Quand vous n’êtes pas à la Klauss, vous êtes pilote de ligne pour Luxair. Enfant, qu’est-ce qui vous attirait dans le métier de pilote?
«Mon premier vol, c’est avec mes grands-parents, à nouveau à l’âge de 4 ans, à destination d’Agadir. Sur Luxair. Dès ce moment, j’ai dit que je voulais devenir pilote. Comme d’autres affirment qu’ils seront pompier ou joueur professionnel de football. À chaque fois que j’apercevais un avion, je devenais comme fou. Cet enthousiasme d’enfant ne m’a jamais quitté. Le jour où pour la première fois je suis monté dans un simulateur Luxair, j’étais excité comme jamais. Et pour mon premier vol, sans passagers, mon instructeur m’a confié qu’il n’avait jamais vu quelqu’un avec des yeux pareils. C’était un rêve quoi! J’étais sur un petit nuage, au sens propre comme figuré.
Vous étiez mauvais élève, venez-vous de dire. Comment avez-vous procédé pour ne pas le lâcher, ce rêve?
«Je me suis toujours accroché. Même en classe de cinquième, quand je me suis retrouvé dans un collège public de zone d’éducation prioritaire, près de Metz, où j’ai eu l’impression que l’Éducation nationale, en France, cherche à niveler par le bas. C’était une époque où l’on envoyait les jeunes vers la filière ‘action commerciale’. À l’arrivée, ils obtenaient leur diplôme mais ils se retrouvaient au Smic, car tout le monde occupait le même créneau. Au collège, mon professeur principal m’a dit: ‘Keff, arrête de rêver, tu ne seras jamais pilote!’ Je suis rentré chez moi, j’en avais ras le bol, j’ai demandé à mes parents de m’inscrire en pension dans le privé. Je voulais me donner une chance.
Celui qui prétend qu’il n’a jamais eu envie de tout plaquer, c’est qu’il se ment et ne sait pas se regarder dans une glace.
Avez-vous déjà eu envie de tout plaquer pour prendre un virage à 180°?

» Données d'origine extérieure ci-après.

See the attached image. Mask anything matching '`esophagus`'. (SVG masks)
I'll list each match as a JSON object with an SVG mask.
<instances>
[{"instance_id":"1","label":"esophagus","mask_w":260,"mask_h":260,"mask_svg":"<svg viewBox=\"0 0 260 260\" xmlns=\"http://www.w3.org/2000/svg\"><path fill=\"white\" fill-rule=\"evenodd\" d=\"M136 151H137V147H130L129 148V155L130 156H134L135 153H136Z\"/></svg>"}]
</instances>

«À de nombreuses reprises. Celui qui prétend qu’il n’a jamais eu envie de tout plaquer, c’est qu’il se ment et ne sait pas se regarder dans une glace. La remarque de mon professeur, ça a été un coup de massue. Derrière, j’ai rebondi. Idem lorsque j’ai raté mon bac. Il m’a manqué un point en mathématiques. Un point… C’était rageant, mais ça m’a botté les fesses. Trois mois plus tard, j’ai repassé le bac en Nouvelle-Calédonie où vivait un oncle. Et je l’ai eu.

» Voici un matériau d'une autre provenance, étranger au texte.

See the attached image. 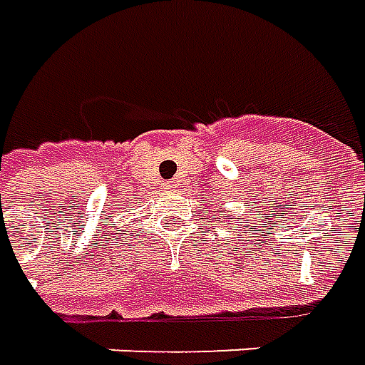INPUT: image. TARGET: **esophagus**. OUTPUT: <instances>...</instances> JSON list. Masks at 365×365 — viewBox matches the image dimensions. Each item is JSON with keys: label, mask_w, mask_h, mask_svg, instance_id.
Wrapping results in <instances>:
<instances>
[{"label": "esophagus", "mask_w": 365, "mask_h": 365, "mask_svg": "<svg viewBox=\"0 0 365 365\" xmlns=\"http://www.w3.org/2000/svg\"><path fill=\"white\" fill-rule=\"evenodd\" d=\"M165 188H169V190H175V188H177V182H175V180H167V182H165Z\"/></svg>", "instance_id": "obj_1"}]
</instances>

Si vous pouviez effacer une erreur de jeunesse dans votre carrière, laquelle choisiriez-vous?
«Je n’efface rien du tout. Toutes les erreurs commises m’ont servi pour construire la personne que je suis devenue. Plus tu prends cher, plus tu te renforces. Mon père m’a toujours dit que c’est en prenant des coups que l’on avance et que l’on apprend à encaisser.
Mais on peut aussi tomber et ne pas se relever…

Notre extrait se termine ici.